U.S. Trade Deficit Widens More Than Expected

The U.S. trade deficit widened more than expected in August. The imbalance stood at $54.9 billion at the end of the month, up 1.6 percent from $54 billion in July. That was higher than the $54.5 billion estimated by economists. When compared to the same period last year, the overall trade deficit was up $28.3 billion, or 7.1 percent.

Exports dropped slightly and imports spiked. Imports rose to $262.8 billion, higher than estimates of $261.4 billion. Exports increased to $207.9 billion, higher than expectations of $207.4 billion. Exports and imports of goods account for about three-fourths of America’s total trade.

Consumer goods imports were $57.2 billion, while exports of capital goods were $44.3 billion, the lowest since October 2017. Auto exports grew $14.3 billion to their highest level since July 2014. The petroleum deficit hit $300 million, the lowest on record.

Analysts have pointed to a looming round of tariffs against China and the European Union as a big factor in the results. Companies tend to import more before announced tariffs take effect. The last round of tariffs went into effect on Sept. 1, with others set to rise or take effect on Oct. 15 and Dec. 15.

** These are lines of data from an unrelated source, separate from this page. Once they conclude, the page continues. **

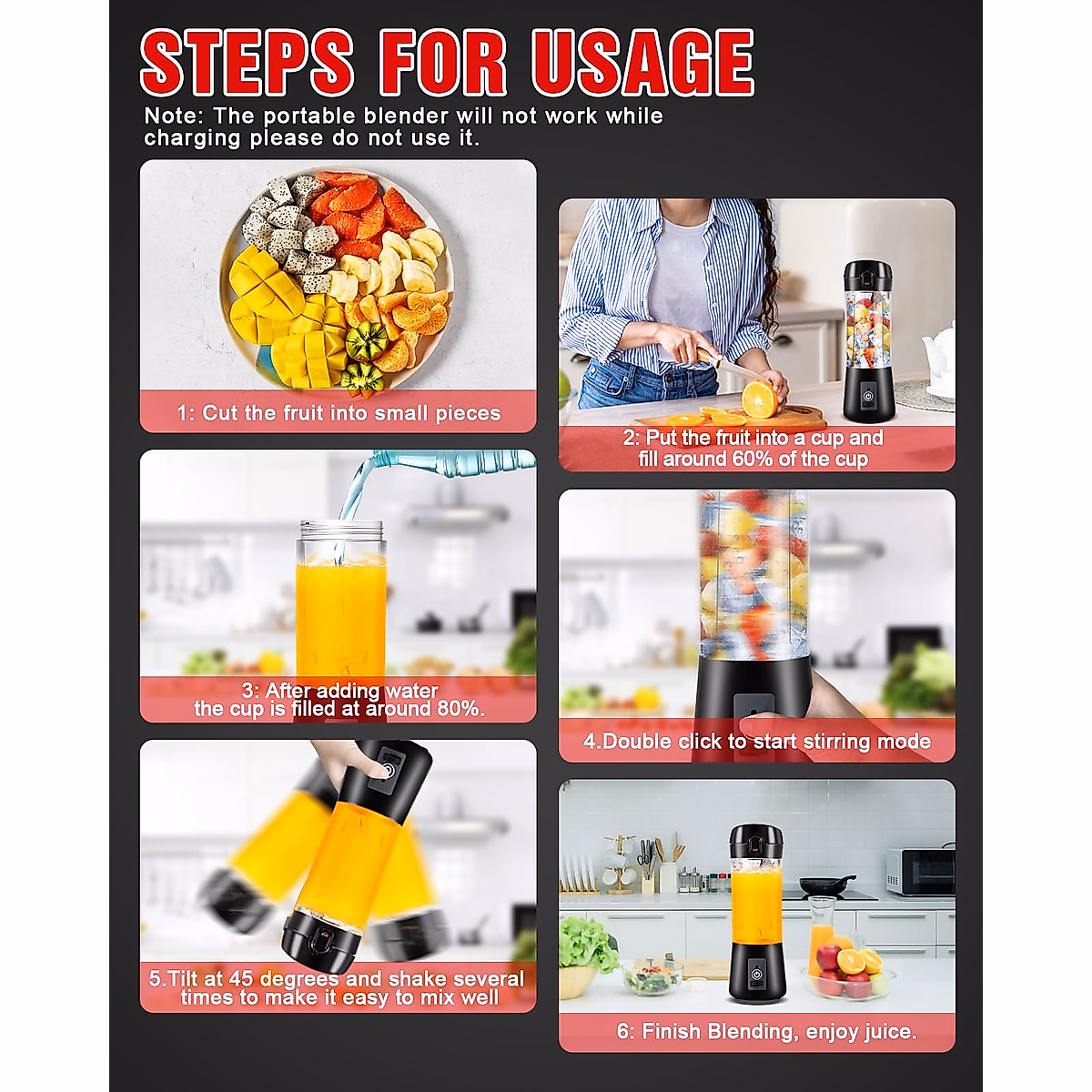 STEPS FOR USAGE

Note: The portable blender will not work while charging please do not use it.

1: Cut the fruit into small pieces

2: Put the fruit into a cup and fill around 60% of the cup

3: After adding water the cup is filled at around 80%.

4.Double click to start stirring mode

5.Tilt at 45 degrees and shake several times to make it easy to mix well

6: Finish Blending, enjoy juice.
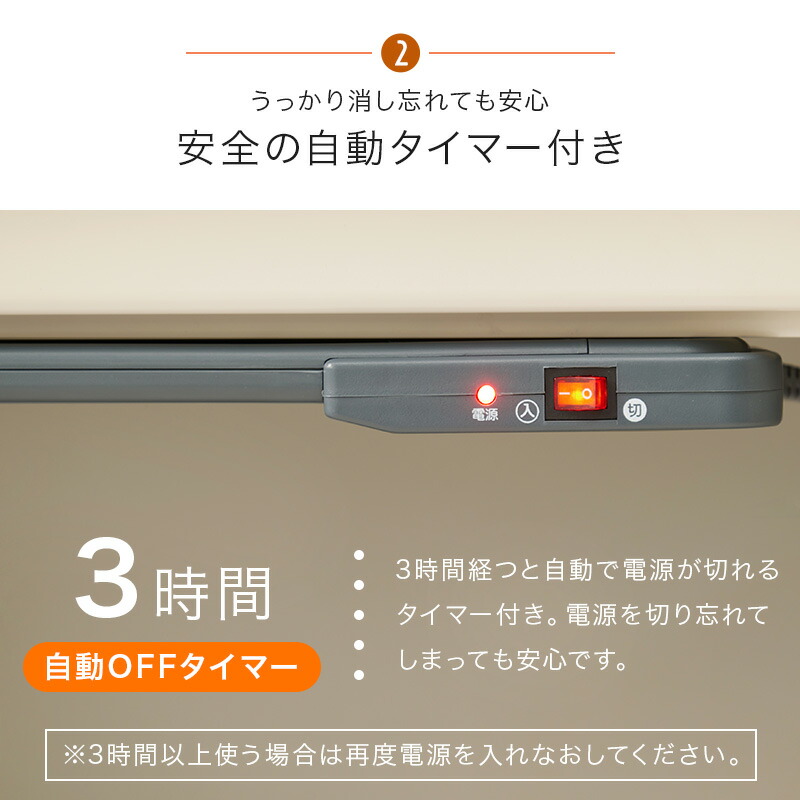 2

うっかり消し忘れても安心

安全の自動タイマー付き

電源

入

切

3時間

自動OFFタイマー

3時間経つと自動で電源が切れるタイマー付き。電源を切り忘れてしまっても安心です。

※3時間以上使う場合は再度電源を入れなおしてください。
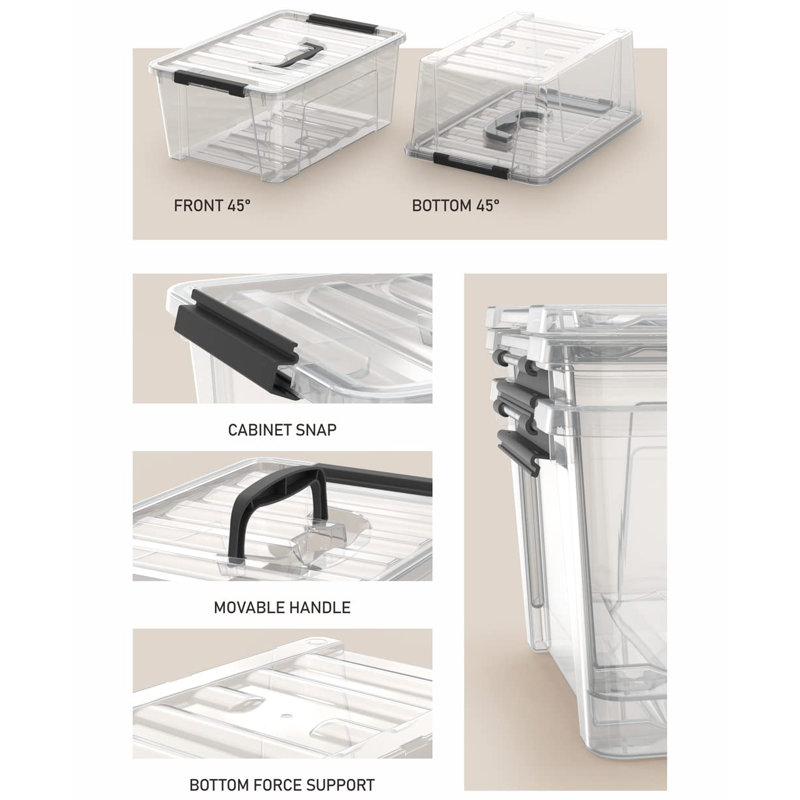 FRONT 45°

BOTTOM 45°

CABINET SNAP

MOVABLE HANDLE

BOTTOM FORCE SUPPORT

Imports and exports with China have declined significantly since the trade war began in 2018. On a year-over-year basis, the shortfall with China is $231.6 billion, an 11.4 percent decline from the same period in last year. China is now the third-largest U.S. trading partner behind Mexico and Canada. It was No. 1 in 2018.

The trade gap also closed across much the EU. The EU deficit fell 23.7 percent from August, even though it is up 8.1 percent from a year ago. The deficit with Germany was the highest on record at $7.1 billion, due in part to a record $12.1 billion of imports.